According to the Bureau of Alcohol, Tobacco, Firearms and Explosives, this trend is not unique to the city, but happening across the country.

DES MOINES, Iowa — The number of guns officers are recovering from young people across the city has increased over the last few years, according to the Des Moines Police Department.

"When you look at the number of firearms that were taken out of the hands of kids who are 17 or younger, that number is steadily growing," Des Moines Police Sgt. Paul Parizek. "And it's an alarming trend."

Here's what DMPD recorded for guns recovered from those under the age of 18 since 2018:

  • 2018: 23 
  • 2019: 33
  • 2020: 14
  • 2021: 37

Des Moines police believe the decrease in 2020 was due to a number of factors, including the pandemic and social unrest.

"If you speak to the cops on the street, every single one of them will tell you more and more kids have guns," Parizek said.

The Bureau of Alcohol, Tobacco, Firearms, and Explosives says this trend is not unique to the city. 

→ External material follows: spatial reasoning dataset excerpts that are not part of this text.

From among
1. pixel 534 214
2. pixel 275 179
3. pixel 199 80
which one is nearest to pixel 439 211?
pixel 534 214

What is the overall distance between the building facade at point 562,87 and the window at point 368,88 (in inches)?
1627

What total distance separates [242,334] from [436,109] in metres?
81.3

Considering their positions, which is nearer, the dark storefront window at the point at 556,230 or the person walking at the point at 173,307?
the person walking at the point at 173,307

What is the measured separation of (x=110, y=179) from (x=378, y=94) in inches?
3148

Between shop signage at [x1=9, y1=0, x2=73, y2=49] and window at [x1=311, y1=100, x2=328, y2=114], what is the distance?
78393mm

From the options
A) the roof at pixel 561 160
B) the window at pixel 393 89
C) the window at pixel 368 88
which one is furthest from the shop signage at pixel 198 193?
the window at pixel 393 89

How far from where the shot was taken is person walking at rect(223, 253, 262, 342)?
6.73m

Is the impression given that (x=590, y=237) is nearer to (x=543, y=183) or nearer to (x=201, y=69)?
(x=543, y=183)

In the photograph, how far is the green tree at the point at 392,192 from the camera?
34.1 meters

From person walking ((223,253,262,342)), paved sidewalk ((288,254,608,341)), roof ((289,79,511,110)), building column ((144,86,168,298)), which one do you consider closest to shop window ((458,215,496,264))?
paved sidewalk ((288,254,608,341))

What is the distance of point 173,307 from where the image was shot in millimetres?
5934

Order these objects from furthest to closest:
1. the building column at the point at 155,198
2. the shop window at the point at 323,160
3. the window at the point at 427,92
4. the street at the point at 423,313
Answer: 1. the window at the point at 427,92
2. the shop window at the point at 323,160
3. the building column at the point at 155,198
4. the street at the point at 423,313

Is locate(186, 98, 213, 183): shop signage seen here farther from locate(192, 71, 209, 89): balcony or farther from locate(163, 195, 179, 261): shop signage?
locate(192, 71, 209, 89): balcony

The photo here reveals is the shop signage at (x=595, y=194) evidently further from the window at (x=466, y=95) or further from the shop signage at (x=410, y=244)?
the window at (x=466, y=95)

"The average age of those from whom we're taking guns, as part of a criminal investigation, is getting younger and younger and younger," said John Ham, who works as the public information officer for the ATF Kansas City Field Division, the office that oversees Iowa. "In the state of Iowa, the 2,583 guns that were recovered in 2020, 68 of those were recovered by somebody who was 17 or younger. Then a total of 573 of those guns were recovered by recovered from someone that was 23 years old or younger."

But why is this happening? 

Ham and Parizek both agree it's possible the pandemic's complex impact could be a factor. Each stress it's far too early to know for sure. 

"We haven't been back to a fully functioning society for that long," Ham told Local 5. "And so it's going to take time to see how those numbers wash out."

Regardless of why this trend is happening, officers are worried if it doesn't start to trend the other way, the city can only expect more tragedies. 

"Kids don't make good decisions," Parizek said. "You know, kids aren't supposed to make good decisions. And then you put a gun in their hand, and they're not thinking about that bullet coming out of the barrel, they're not thinking about where it lands. And they're definitely not thinking about how it could change their life, if they're the one pulling the trigger."

"We have lives impacted forever on both sides of that gun. And it's a frightening thing to think about the impact it's going to have on our community long term."

DMPD says over 300 guns have been recovered in 2022 as of this week.